As I mentioned in an earlier article, Nancy MacLean’s Democracy in Chains has aroused controversy, in large part owing to her many inaccuracies and misleading remarks.  I’d like in this note to call attention to a few more of these.

She begins the book’s Prologue with a summary of an article by Alexander Tabarrok and Tyler Cowen, “The Public Choice Theory of John C. Calhoun.” These authors, colleagues of Buchanan at George Mason University, “have called the antebellum South Carolina senator ‘a precursor of modern public choice theory,’ another name for the stream of thought pioneered by Buchanan.” (p.1) So far, so good; but she goes on to say: “Both thinkers sought ways to restrict what voters could achieve together in a democracy to what the wealthiest among them would agree to.” (p.2) ) In fact, Tabarrok and Cowen  discuss Calhoun’s doctrine of the “concurrent majority” under which all the major interests in society have to approve legislation; but they do not say that Calhoun took the wealthiest to be among these interest groups. They further point out that Calhoun did not intend his unanimity criterion to apply literally to “every member of society.” She does have a footnote to her statement; and, since the paragraph consists of her summary of Tabarrok and Cowen’s article, one would anticipate a citation to this article. But the reference is to another article by Cowen, one that does not discuss Calhoun at all, and mentions Buchanan only in a footnote.  (p.245, note 4)
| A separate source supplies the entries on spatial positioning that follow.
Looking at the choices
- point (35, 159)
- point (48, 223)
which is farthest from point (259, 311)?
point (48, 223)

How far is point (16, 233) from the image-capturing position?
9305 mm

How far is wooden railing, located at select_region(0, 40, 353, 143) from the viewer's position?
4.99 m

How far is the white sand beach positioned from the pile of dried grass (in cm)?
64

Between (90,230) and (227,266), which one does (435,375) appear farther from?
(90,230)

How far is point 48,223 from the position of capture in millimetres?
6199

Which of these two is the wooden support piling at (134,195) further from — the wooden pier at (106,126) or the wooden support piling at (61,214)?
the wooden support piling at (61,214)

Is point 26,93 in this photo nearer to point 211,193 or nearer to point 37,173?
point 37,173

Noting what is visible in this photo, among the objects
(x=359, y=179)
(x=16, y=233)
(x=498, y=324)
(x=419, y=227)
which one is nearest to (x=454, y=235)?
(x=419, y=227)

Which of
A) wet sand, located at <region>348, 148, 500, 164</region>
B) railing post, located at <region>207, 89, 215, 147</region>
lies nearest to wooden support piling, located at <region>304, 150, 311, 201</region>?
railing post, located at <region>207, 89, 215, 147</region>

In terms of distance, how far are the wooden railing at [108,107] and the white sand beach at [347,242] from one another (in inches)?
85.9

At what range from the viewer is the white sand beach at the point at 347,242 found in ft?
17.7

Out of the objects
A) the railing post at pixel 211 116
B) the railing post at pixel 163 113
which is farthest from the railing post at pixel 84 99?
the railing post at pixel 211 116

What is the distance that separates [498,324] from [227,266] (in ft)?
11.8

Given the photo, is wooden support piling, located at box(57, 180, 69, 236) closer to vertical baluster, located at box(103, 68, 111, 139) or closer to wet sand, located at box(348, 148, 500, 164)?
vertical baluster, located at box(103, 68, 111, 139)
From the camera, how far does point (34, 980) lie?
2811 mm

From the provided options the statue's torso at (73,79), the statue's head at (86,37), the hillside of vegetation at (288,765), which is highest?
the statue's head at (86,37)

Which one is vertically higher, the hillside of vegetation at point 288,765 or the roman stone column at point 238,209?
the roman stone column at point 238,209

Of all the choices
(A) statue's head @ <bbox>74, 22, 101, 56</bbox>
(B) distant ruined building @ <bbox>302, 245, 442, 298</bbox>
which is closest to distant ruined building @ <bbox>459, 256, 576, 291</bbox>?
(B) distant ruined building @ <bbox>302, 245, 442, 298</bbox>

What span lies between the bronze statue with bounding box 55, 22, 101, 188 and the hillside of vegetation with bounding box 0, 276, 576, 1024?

MacLean’s summary of the article also omits Tabarrok and Cowen’s conclusion that “Unlike Buchanan, Calhoun does not subscribe to normative individualism and contractarianism.” In their view, Calhoun’s “lack of ethical foundations shows up in his defense of slavery.” By omitting the authors’ conclusion, MacLean makes it appear that they agree with her that both Calhoun and Buchanan aimed to thwart the interests of the people in favor of a narrow elite of the wealthiest.

One twentieth-century economist who certainly qualifies as an elitist was John Maynard Keynes; but not in MacLean’s telling. According to her, Keynes ‘believed that for a modern capitalist democracy to flourish, all must have a share in the economy’s benefits and governance.”(p.xxix) Where does Keynes say that everyone must have a share in the economy’s governance? She offers no support for her surprising claim.

She says that Herbert Spencer was one of  “bitter establishment opponents of Populism” (p.118), but where does Spencer discuss the Populist movement? She does not tell us. Spencer, she also says, was among those who “pretended’’ that social power does not shape markets; but once more she offers no evidence. It seems unlikely that Spencer held the view she attributes to him. He was, after all, one of the founders of sociology.